→ **SHORT EXERCISE A**: Translate this sentence from the mailing-list reply about the inode shrinker LRU patch into French: "Then the core vmscan algorithm has a layering violation."
→ **SHORT EXERCISE B**: According to its header, on what date was the mailing-list reply about the inode shrinker LRU patch sent?
→ **SHORT EXERCISE C**: Continue the mailing-list reply about the inode shrinker LRU patch from the point where it stops.

→ **EXTRACT**:

+++++

Re: [PATCH 4/4] vfs: keep inodes with page cache off the inode shrinker LRU

From: Johannes Weiner <hannes@cmpxchg.org>
To: Dave Chinner <david@fromorbit.com>
Cc: Andrew Morton <akpm@linux-foundation.org>,
	Roman Gushchin <guro@fb.com>, Tejun Heo <tj@kernel.org>,
	linux-mm@kvack.org, linux-fsdevel@vger.kernel.org,
	linux-kernel@vger.kernel.org, kernel-team@fb.com
Subject: Re: [PATCH 4/4] vfs: keep inodes with page cache off the inode shrinker LRU
Date: Wed, 16 Jun 2021 00:54:15 -0400	[thread overview]
Message-ID: <YMmD9xhBm9wGqYhf@cmpxchg.org> (raw)
In-Reply-To: <20210616012008.GE2419729@dread.disaster.area>

On Wed, Jun 16, 2021 at 11:20:08AM +1000, Dave Chinner wrote:
> On Tue, Jun 15, 2021 at 02:50:09PM -0400, Johannes Weiner wrote:
> > On Tue, Jun 15, 2021 at 04:26:40PM +1000, Dave Chinner wrote:
> > > On Mon, Jun 14, 2021 at 05:19:04PM -0400, Johannes Weiner wrote:
> > > > @@ -1123,6 +1125,9 @@ static int __remove_mapping(struct address_space *mapping, struct page *page,
> > > >  			shadow = workingset_eviction(page, target_memcg);
> > > >  		__delete_from_page_cache(page, shadow);
> > > >  		xa_unlock_irq(&mapping->i_pages);
> > > > +		if (mapping_shrinkable(mapping))
> > > > +			inode_add_lru(mapping->host);
> > > > +		spin_unlock(&mapping->host->i_lock);
> > > >  
> > > 
> > > No. Inode locks have absolutely no place serialising core vmscan
> > > algorithms.
> > 
> > What if, and hear me out on this one, core vmscan algorithms change
> > the state of the inode?
> 
> Then the core vmscan algorithm has a layering violation.

You're just playing a word game here.

+++++

→ **MATERIAL SUPPLIED**:
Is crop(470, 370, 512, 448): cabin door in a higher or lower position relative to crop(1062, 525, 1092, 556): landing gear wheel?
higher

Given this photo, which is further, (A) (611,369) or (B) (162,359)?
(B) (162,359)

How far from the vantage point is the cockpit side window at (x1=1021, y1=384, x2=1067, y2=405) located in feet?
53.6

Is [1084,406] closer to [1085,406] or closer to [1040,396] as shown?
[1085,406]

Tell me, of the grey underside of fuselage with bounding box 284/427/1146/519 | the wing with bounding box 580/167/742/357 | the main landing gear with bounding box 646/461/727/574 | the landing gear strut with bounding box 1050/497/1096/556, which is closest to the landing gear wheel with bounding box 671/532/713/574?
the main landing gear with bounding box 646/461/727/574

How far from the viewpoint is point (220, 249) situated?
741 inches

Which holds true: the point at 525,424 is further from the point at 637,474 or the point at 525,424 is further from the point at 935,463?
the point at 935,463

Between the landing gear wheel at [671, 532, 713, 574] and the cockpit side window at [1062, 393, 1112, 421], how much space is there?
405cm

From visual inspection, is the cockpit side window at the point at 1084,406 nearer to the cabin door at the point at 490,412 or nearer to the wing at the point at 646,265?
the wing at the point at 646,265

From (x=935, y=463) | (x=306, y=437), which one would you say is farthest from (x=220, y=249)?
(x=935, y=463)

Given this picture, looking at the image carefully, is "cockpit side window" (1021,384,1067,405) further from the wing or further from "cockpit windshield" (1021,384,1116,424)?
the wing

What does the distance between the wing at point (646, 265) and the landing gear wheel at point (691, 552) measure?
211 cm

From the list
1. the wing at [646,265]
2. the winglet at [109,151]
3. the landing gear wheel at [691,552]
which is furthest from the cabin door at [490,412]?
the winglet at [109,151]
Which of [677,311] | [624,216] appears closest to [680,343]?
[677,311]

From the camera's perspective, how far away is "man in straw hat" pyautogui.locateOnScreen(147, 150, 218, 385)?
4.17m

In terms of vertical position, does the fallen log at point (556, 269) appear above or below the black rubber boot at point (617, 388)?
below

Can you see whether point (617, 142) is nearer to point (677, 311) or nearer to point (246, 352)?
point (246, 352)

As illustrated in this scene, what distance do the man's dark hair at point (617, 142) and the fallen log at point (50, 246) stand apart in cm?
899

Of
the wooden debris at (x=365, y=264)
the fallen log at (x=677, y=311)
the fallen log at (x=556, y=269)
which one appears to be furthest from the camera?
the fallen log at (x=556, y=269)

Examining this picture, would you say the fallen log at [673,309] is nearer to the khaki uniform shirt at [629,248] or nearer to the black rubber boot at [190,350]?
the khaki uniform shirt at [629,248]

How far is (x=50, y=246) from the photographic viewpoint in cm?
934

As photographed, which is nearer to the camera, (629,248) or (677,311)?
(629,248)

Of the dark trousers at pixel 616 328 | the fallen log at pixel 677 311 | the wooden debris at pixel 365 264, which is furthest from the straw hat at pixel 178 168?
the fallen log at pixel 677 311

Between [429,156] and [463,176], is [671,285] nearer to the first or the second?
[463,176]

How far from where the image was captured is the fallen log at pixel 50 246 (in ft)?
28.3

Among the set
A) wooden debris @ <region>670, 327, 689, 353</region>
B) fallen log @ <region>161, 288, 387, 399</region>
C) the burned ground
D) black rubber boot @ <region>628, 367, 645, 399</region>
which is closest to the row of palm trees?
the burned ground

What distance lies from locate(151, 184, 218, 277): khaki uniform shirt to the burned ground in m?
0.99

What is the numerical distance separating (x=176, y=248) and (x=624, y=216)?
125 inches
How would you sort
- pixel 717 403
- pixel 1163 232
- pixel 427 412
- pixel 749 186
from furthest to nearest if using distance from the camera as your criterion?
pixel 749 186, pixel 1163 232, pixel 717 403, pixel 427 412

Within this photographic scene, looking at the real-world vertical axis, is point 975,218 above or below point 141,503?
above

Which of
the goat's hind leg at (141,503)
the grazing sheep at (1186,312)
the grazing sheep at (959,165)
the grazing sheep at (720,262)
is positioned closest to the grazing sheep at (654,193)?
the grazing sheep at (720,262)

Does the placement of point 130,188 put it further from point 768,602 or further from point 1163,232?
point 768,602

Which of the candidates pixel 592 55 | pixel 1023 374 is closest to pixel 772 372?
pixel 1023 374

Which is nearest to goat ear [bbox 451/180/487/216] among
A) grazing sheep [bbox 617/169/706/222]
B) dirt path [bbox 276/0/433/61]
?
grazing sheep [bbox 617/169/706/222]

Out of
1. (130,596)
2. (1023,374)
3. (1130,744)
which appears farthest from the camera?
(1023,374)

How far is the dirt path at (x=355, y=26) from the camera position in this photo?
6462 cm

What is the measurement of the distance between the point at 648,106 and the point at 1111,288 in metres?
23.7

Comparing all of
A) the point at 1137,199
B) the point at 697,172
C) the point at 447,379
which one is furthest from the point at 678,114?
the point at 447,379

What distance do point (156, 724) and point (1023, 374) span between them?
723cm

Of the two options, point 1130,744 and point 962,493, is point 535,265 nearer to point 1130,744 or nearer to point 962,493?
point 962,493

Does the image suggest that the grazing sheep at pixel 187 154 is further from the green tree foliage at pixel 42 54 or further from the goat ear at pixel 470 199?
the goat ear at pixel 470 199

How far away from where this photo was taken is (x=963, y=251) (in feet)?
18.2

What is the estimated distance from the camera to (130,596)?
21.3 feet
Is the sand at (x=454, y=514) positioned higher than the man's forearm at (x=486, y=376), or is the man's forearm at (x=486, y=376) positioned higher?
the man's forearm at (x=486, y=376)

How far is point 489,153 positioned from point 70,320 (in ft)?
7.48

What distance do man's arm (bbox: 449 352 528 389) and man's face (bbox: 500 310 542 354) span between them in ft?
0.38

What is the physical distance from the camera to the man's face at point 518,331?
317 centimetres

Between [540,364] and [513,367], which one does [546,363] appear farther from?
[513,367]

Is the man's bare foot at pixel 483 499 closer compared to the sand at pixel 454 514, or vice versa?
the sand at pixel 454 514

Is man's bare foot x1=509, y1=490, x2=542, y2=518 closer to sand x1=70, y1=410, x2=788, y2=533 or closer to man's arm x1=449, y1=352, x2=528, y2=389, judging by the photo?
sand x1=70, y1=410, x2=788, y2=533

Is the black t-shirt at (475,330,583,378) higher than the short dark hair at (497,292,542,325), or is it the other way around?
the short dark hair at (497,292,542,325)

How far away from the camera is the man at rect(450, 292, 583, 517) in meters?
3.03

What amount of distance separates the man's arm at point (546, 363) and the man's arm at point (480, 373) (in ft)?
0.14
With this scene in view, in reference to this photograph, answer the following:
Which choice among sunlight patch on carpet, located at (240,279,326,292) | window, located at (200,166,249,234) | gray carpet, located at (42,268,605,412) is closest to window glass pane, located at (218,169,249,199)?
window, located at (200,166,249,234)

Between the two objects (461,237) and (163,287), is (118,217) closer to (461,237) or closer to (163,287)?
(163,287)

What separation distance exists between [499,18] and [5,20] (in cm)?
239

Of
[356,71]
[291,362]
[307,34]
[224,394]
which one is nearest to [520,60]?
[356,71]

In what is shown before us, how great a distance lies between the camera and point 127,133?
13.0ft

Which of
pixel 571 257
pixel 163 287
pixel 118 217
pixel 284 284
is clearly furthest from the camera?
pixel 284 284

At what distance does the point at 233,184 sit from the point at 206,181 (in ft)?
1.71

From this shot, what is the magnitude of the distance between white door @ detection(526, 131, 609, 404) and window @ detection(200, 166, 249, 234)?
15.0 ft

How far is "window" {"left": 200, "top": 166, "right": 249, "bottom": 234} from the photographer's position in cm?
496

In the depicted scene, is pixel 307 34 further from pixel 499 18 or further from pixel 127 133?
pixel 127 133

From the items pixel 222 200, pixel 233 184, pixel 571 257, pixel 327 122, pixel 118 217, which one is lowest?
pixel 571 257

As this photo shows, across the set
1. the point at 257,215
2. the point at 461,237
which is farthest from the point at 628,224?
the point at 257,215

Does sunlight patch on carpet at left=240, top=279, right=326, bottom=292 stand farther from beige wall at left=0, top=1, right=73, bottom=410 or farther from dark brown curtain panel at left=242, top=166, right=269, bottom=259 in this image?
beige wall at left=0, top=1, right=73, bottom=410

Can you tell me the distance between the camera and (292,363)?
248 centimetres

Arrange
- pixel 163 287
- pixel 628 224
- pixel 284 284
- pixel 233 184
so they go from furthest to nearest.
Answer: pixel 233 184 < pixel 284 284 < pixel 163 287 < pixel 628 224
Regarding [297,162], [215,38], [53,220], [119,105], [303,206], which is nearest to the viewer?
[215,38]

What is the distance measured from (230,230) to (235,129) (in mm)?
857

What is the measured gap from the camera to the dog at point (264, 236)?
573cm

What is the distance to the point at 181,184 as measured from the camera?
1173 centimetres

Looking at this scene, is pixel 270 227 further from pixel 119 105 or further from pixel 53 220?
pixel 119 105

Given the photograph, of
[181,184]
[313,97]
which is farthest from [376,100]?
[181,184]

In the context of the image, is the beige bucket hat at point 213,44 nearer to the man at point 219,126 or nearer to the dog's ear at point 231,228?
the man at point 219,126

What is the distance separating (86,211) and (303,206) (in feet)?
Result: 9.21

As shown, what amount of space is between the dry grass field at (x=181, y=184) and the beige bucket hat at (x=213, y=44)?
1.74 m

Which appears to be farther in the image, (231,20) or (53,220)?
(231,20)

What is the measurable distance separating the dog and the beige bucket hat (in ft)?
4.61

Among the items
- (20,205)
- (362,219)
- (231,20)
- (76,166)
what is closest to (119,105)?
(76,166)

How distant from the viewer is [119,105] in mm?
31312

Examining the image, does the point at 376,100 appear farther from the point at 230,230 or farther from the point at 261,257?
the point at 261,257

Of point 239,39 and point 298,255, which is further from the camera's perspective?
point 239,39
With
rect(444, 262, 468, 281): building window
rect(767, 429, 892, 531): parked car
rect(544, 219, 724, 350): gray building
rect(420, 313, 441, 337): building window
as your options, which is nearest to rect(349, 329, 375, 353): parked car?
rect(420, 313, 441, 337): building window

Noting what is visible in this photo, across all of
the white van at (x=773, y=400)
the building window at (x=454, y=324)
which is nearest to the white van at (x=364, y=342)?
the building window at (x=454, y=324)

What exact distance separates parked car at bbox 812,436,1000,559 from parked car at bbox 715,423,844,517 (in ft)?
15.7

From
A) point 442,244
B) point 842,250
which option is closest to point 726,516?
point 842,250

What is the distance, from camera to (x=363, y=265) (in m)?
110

+++++

→ **WRITTEN REPLY A**: Alors l'algorithme central de vmscan présente une violation de couches.

→ **WRITTEN REPLY B**: Wednesday, June 16, 2021.

→ **WRITTEN REPLY C**:
If we want the inode reclaimability to be dependent on the state of
the page cache, then reclaim and truncation change the state of the
inode. It's really that simple.

We can recognize that fact in the code, or we can be obtuse about it.

> > The alternative to propagating this change from where it occurs is
> > simply that the outer layer now has to do stupid things to infer it -
> > essentially needing to busy poll. See below.
> > 
> > > Really, all this complexity because:
> > > 
> > > | The issue is mostly that shrinker pools attract pressure based on
> > > | their size, and when objects get skipped the shrinkers remember this
> > > | as deferred reclaim work.
> > > 
> > > And so you want inodes with reclaimable mappings to avoid being
> > > considered deferred work for the inode shrinker. That's what is
> > > occuring because we are currently returning LRU_RETRY to them, or
> > > would also happen if we returned LRU_SKIP or LRU_ROTATE just to
> > > ignore them.
> > > 
> > > However, it's trivial to change inode_lru_isolate() to do something
> > > like:
> > > 
> > > 	if (inode_has_buffers(inode) || inode->i_data.nrpages) {
> > > 		if (!IS_ENABLED(CONFIG_HIGHMEM)) {
> > > 			spin_unlock(&inode->i_lock);
> > > 			return LRU_ROTATE_NODEFER;
> > > 		}
> > > 		.....
> > > 	}
> > 
> > Yeah, that's busy polling. It's simple and inefficient.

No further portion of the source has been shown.